TEXT EXCERPT:
================
This can result in a long list of auto-attach pods accumulating over time stuck in ProviderFailed state.
kubectl get pods -A -o wide | grep "auto-attach"
NAMESPACE POD NAME STATUS
svc-auto-attach-domain-c# auto-attach-<ID> 0/1 ProviderFailed
svc-auto-attach-domain-c# auto-attach-<ID> 0/1 Pending
kubectl describe pod -n svc-auto-attach-domain-c# <auto-attach-pod-name>
network setup failure: context deadline exceeded
kubectl describe pod -n svc-auto-attach-domain-c# <auto-attach-pod-name>
cfgAgent returned CONFIG_INEXISTENCE
kubectl logs -n vmware-system-nsx <nsx-ncp pod name> -c nsx-operator
error: node <ESXi host name> not found
node <ESXi host name> not found yet in NSX side.
These errors indicate that NSX does not recognize the noted ESXi host(s) and cannot successfully start the auto-attach pod on the ESXi host.
Spherelet logs in the ESXi hosts will report failures to monitor the auto-attacher pods, similar to the below:
cat /var/log/spherelet.log
failed to retrieve pod status for auto-attach-<ID> - PodNotFound, reason: status=Pending
vSphere Cloud Foundation (VCF) 9
vSphere Supervisor
The errors in the NSX-NCP nsx-operator container indicate that NSX cannot successfully start the auto-attach pod on the corresponding ESXi host because NSX-NCP does not recognize the ESXi host(s).
This is due to hostname differences between vCenter, NSX and the Supervisor cluster for the noted ESXi host(s).
NSX-NCP is the bridge between the Supervisor cluster and NSX.
ESXi node names in the Supervisor cluster will be synced with vCenter TCP/IP Configuration Default stack configuration for the ESXi host.
================
DATA ENTRIES:
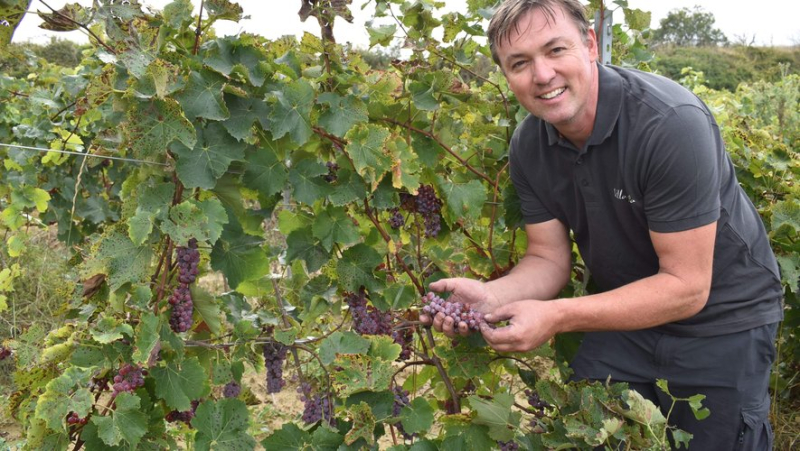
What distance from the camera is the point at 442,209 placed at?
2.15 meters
================
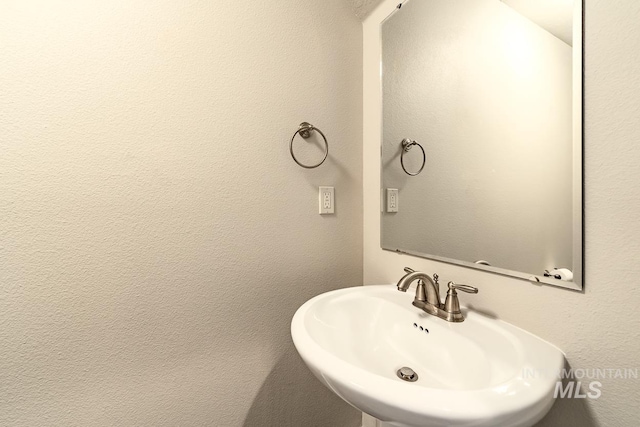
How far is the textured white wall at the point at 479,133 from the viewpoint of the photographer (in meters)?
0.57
================
JOB A: Summarize the auto-attach pod troubleshooting text in two sentences.
JOB B: Carry the auto-attach pod troubleshooting text forward from its final sentence.
The records are separate material with no connection to the text.

WRITTEN RESPONSE A: Auto-attach pods can accumulate in ProviderFailed state because NSX-NCP does not recognize the affected ESXi host(s) and cannot start the pod on them, which shows up as errors in the nsx-operator container and in the Spherelet logs. The cause is a hostname difference for those hosts between vCenter, NSX and the Supervisor cluster, where Supervisor node names are synced with the vCenter TCP/IP Configuration Default stack configuration.

WRITTEN RESPONSE B:
This issue can occur if there are no typos or misconfigurations with the domain or hostname of the ESXi host but the ESXi hosts have case differences.
For example, vCenter may have all ESXi hosts showing in all uppercase, whereas NSX-NCP and the Supervisor cluster views the ESXi hosts as all lowercase.
It is recommended to use all lowercase.
Verify that there is a mismatch between the ESXi hostnames in vCenter, Supervisor cluster and NSX:
hostname
kubectl get nodes
kubectl logs -n vmware-system-nsx <nsx-ncp pod name> -c nsx-operator
error: node <ESXi host name> not found
node <ESXi host name> not found yet in NSX side.
Correct the mismatches found in the above steps accordingly:
kubectl get nodes | grep <ESXi host>
kubectl delete node <ESXi host>
kubectl get nodes
kubectl logs -n vmware-system-nsx <nsx-ncp pod name> -c nsx-operator | grep <ESXi host>
kubectl get pods -A -o wide | grep "auto-attach"
kubectl delete pod -n svc-auto-attach-domain-c# <auto-attach-pod-name>
kubectl get pods -A -o wide | grep "auto-attach"